En 2020, la sécheresse printanière a pénalisé les rendements

Repli de la superficie, rendement en baisse... La production de betteraves sucrières  a reculé de près 288.000 t en 2020.
Repli de la superficie, rendement en baisse... La production de betteraves sucrières a reculé de près 288.000 t en 2020. - J.V.

Toutefois, relativise Statbel, ces pertes de rendement n’ont pas nécessairement entraîné des diminutions de production.

Davantage de céréales de printemps

En raison des mauvaises conditions climatiques de l’automne 2019, beaucoup moins de céréales d’hiver et, au printemps 2020, davantage de céréales de printemps ont été semées. Cela a entraîné une baisse importante de la production des céréales d’hiver, à savoir -10 % pour le froment, -19 % pour l’orge et -18 % pour le triticale.

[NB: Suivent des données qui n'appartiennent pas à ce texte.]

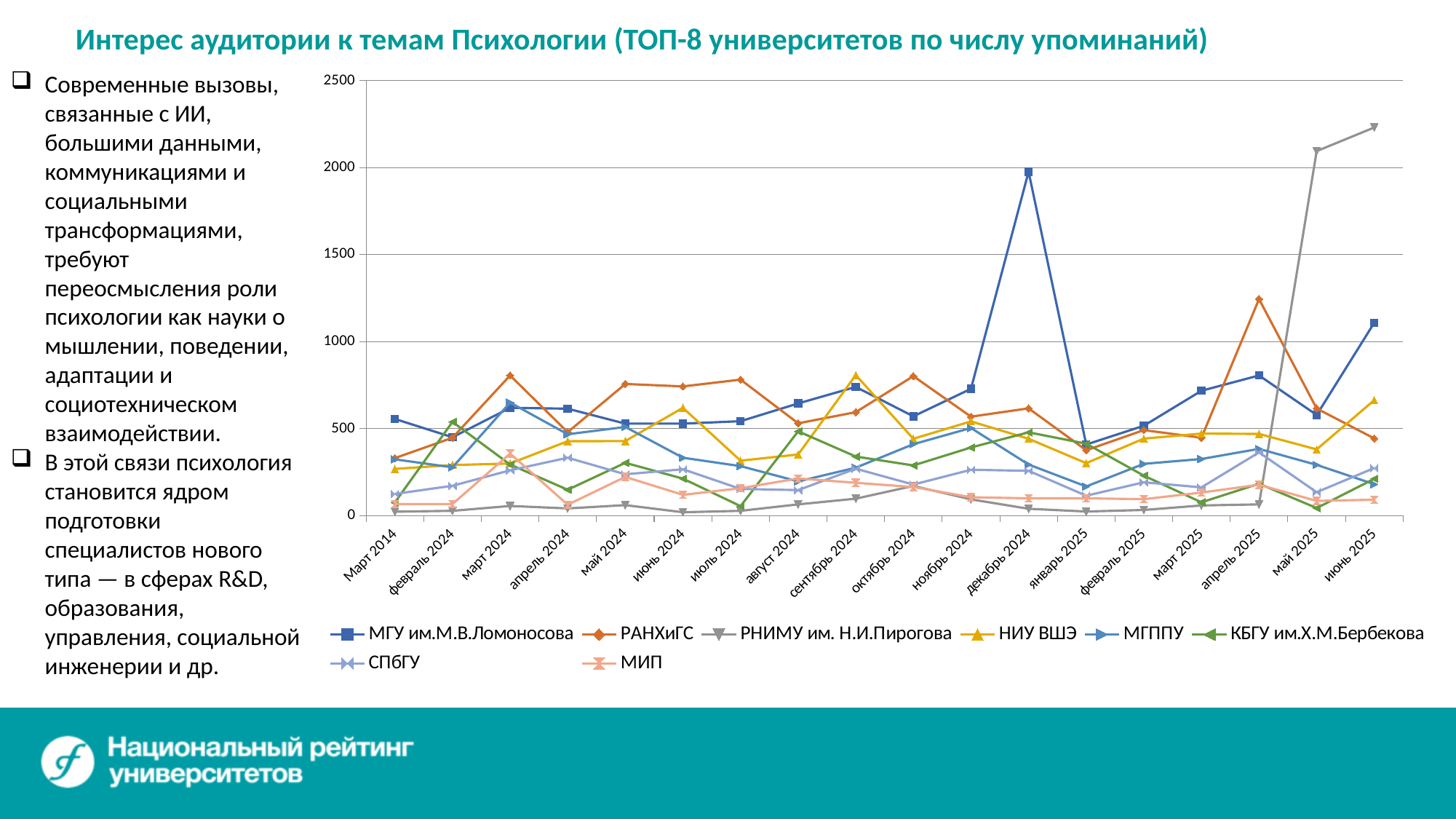
Is the value for МГУ им.М.В.Ломоносова in декабрь 2024 greater or less than 1500? greater In апрель 2025, which is larger: РАНХиГС or МГУ им.М.В.Ломоносова? РАНХиГС Which series reaches the highest value anywhere on the chart? РНИМУ им. Н.И.Пирогова In декабрь 2024, which is larger: МГУ им.М.В.Ломоносова or РАНХиГС? МГУ им.М.В.Ломоносова What kind of chart is shown on the slide? line chart In which month does МГУ им.М.В.Ломоносова reach its highest value? декабрь 2024 Is the value for РНИМУ им. Н.И.Пирогова in январь 2025 greater or less than 500? less What is the title of the chart on the slide? Интерес аудитории к темам Психологии (ТОП-8 университетов по числу упоминаний) How many time points are shown along the x axis? 18 Is the value for РНИМУ им. Н.И.Пирогова in июнь 2025 greater or less than 2000? greater How many series does the legend list? 8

Au total, 260.500 t de céréales d’hiver de moins qu’en 2019 ont été produites.

Étant donné que davantage de céréales de printemps ont été semées en 2020, une hausse de la production est enregistrée malgré les rendements faibles découlant de la sécheresse printanière.

La production de maïs grain a diminué de 2 % et celle de maïs fourrager est restée au niveau de 2019. Ces deux cultures ont connu une augmentation des superficies combinée à une diminution des rendements.

Le colza se démarque

Après une augmentation de leur rendement de 6 % en 2019, les betteraves sucrières affichent un recul de 4 % en 2020. Le rendement dépasse ainsi de peu celui de 2018, à savoir 84,3 t/ha. À la suite de la diminution des superficies, la production de betteraves sucrières a reculé de près 288.000 t en 2020.

La superficie totale de pommes de terre a diminué en Belgique de 1 % par rapport à 2019. Cette diminution ainsi qu’un rendement plus faible dû à la sécheresse en août 2020 ont entraîné une baisse de production de 2 %, soit de près de 99.000 t.

Une augmentation de 24 % de la superficie de lin textile, combinée à une diminution du rendement de 30 % (toujours à la suite de la sécheresse printanière), a entraîné un repli de la production belge de 13 % en 2020. Le rendement a atteint 4,4 t/ha et a été nettement inférieur à la moyenne quinquennale de 5,2 t/ha.

Le colza est l’une des rares cultures à avoir affiché une hausse du rendement en 2020. La production est toutefois en recul de 10 % en raison d’une réduction des superficies par rapport à 2019.